### Document passage
— Begin —

At the same time, you also seem to forget that public sector pensions are subsidized by £30bn a year (2018 figures), and are already worth a huge amount more.
But you don’t think anything should be done about public sector pensions, I guess?
Sounds fair.
I am not arguing pensio0ns should lose their tax relief
I am arguing that all pensions should get the same tax relief
And that the tax relief is conditional
Now tell me why not
Oh, and the public sector argument is spurious – that’s a contractual cost of employment. Do you have a problem with that?
You are arguing that private sector pensions should lose their tax relief or be forced to invest in certain things as directed by the state.
Public sector pensions don’t have any conditions attached, other than length of service. They are also on the whole guaranteed final salary schemes.
They are also totally unfunded, and the government is subsidizing them by a huge amount – more in fact than private sector schemes. The contributions from public sector employees doesn’t come near the cost of the pensions.
“Oh, and the public sector argument is spurious — that’s a contractual cost of employment.”

— End —

### To do
Continue the exchange about pension tax relief from its last line, writing the next reply in the same back-and-forth style.

### Data records
— Begin —

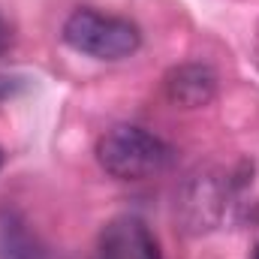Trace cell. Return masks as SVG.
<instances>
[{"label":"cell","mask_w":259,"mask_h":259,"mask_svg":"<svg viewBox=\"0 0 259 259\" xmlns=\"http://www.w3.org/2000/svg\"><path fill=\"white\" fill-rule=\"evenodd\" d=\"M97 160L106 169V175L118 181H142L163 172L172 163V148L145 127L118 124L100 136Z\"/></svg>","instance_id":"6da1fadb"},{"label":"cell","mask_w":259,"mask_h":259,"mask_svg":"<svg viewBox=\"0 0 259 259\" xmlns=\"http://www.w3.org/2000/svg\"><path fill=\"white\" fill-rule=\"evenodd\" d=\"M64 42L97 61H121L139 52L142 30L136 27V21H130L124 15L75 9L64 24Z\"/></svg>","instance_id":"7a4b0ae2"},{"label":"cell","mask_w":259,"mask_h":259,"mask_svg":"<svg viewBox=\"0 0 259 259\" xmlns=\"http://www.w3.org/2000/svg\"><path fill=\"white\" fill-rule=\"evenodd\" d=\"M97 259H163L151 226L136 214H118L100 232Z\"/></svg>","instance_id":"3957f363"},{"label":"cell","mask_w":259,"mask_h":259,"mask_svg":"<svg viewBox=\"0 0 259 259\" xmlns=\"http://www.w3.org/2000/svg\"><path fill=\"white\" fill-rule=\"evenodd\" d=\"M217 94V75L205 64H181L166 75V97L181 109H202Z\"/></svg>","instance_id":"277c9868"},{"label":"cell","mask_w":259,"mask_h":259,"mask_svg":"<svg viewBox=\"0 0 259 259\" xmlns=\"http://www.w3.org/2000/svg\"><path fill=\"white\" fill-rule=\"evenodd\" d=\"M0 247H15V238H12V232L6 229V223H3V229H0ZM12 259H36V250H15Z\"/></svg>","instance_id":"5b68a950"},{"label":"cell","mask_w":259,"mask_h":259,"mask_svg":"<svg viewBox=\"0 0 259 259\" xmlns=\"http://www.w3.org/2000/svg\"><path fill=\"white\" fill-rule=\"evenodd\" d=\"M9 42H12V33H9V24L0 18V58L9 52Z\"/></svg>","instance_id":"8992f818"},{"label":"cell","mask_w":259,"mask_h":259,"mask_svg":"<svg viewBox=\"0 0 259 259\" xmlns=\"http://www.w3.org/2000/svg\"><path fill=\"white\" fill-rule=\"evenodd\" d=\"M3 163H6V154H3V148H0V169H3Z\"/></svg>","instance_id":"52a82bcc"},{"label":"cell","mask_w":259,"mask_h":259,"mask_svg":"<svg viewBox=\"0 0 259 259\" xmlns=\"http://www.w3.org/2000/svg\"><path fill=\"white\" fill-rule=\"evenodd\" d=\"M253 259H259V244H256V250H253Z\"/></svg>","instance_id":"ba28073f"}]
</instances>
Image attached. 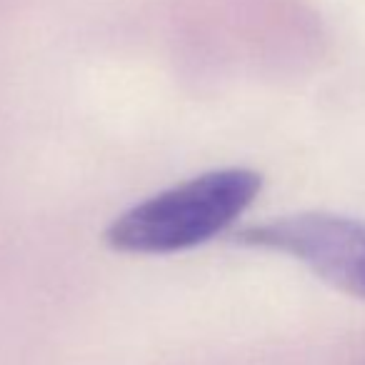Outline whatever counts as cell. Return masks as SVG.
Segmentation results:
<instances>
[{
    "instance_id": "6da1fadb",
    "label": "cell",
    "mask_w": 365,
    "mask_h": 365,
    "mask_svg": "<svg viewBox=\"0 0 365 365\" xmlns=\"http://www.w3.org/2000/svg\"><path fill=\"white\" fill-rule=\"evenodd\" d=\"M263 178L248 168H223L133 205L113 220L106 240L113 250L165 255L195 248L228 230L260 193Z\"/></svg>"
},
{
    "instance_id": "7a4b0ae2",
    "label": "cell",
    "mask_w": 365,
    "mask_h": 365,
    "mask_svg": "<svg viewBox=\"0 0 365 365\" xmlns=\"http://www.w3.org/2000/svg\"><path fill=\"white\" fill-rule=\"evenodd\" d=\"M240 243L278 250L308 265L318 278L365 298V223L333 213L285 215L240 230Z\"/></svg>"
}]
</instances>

— End —

### Expected answer
This is a spurious argument itself. If the contract said that government would contribute to a private sector or DC pension in exactly the same manner as any other private sector company, surely that would be equitable and fair? So why aren’t you arguing for that instead of trying to punish the already much poorer private sector pensioners whilst leaving public sector workers untouched?
Do you think it is fair that public sector workers earn more on average than private sector workers, get much better pensions and under your proposals the private sector should pay even more?
Let’s ignore your Daily Mail style prejudice for a moment
Three thoughts
1) Yiu could work for the state
2) Despite those pensions and supposed high pay they can’t recruit
3) They’re not overpaying then, are they?
Add a fourth:
4) Why are you so happy for private sector employees to be treated so badly?
Only if we ignore your hard left “government good, private sector bad” prejudice as well.
1. Only in certain professions. Unless you are saying the state should do everything – which is probably what you want let’s face it.
2. The state seems to have no problem recruiting judging by the explosion in public sector jobs over the last few decades. The only place they have trouble recruiting is where actual skills are needed – like Doctors – and there aren’t enough skilled people to fill those roles.
3. Public sector jobs at the same level have better pay and pensions for a given level of qualification and experience except for the top decile. You can check the government statistics if you like.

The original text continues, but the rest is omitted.